Exercise 1>
In the Independent News & Media feud article, condense the paragraph beginning "It is unlikely O'Brien can do any better" into a shorter version that keeps its main facts.
Exercise 2>
Write out the passage of the Independent News & Media feud article starting at "And what a feud" and ending at "in the Observer.".

Source extract>
The Independent News & Media chief executive and founder, Tony O'Reilly, has a very tough battle on his hands against O'Brien, who seems to have a massive grudge against his fellow Irishman and owns 22.2% of the company making him the biggest shareholder after O'Reilly.

The unpleasantness between the two dates back to 2001 when O'Reilly thwarted O'Brien in a battle for control of Irish telecoms firm Eircom. Now O'Brien wants his own back.

And what a feud it is. He is using his many millions to slowly buy up IN&M, which owns the Independent in the UK as well as the one in Dublin and various newspaper assets in Australia and New Zealand.

We know it's a grudge as IN&M is doing pretty well under O'Reilly, as former Guardian editor Peter Preston pointed out in the Observer.

"Denis O'Brien, the 'dissident shareholder' who wants to take over Tony O'Reilly's Independent News and Media group, obviously thinks he can run it much better. Pause and scratch head. Better than operating profits up 6 per cent in 2007? Better than margins boosted to 21.9%? Better than ad revenues growing at 5.4%? Better than online cash jumping 108%?"

It is unlikely O'Brien can do any better and so he seems to purely want to put one over on O'Reilly, and part of his plan calls for the sale of the Indy, which loses around £5m a year. That is a lot of money, but not in terms of a national newspaper, but it is an asset that O'Reilly values very highly. Whether it is worth that is another question.

Given records>
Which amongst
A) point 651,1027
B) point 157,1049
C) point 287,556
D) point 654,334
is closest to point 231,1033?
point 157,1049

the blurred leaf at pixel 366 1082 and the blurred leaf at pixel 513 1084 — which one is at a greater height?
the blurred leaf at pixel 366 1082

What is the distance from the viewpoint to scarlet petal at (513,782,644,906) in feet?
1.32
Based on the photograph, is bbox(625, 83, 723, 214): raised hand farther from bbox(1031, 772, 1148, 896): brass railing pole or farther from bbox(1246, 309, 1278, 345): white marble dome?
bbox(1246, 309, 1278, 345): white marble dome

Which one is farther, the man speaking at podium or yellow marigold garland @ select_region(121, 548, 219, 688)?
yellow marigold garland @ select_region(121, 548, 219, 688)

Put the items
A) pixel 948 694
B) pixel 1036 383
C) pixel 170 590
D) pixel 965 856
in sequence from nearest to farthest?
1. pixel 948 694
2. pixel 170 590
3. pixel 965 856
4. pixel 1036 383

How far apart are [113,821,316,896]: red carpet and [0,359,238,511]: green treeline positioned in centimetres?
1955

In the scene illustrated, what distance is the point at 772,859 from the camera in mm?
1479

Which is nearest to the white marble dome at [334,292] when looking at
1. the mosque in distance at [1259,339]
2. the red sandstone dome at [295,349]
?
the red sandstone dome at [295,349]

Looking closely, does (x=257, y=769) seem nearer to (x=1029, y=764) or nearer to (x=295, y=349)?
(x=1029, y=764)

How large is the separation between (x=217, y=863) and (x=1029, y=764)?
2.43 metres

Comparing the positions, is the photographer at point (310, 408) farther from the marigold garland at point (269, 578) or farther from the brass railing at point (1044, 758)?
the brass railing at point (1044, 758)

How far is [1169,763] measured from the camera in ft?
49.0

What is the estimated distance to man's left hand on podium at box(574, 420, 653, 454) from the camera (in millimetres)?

Exercise answer 1>
O'Brien probably cannot run the company better and appears mainly to want to beat O'Reilly. His plan includes selling the Indy, which loses about £5m a year. That loss is modest for a national newspaper, and O'Reilly values the paper highly, though whether it is worth that much is uncertain.

Exercise answer 2>
And what a feud it is. He is using his many millions to slowly buy up IN&M, which owns the Independent in the UK as well as the one in Dublin and various newspaper assets in Australia and New Zealand.

We know it's a grudge as IN&M is doing pretty well under O'Reilly, as former Guardian editor Peter Preston pointed out in the Observer.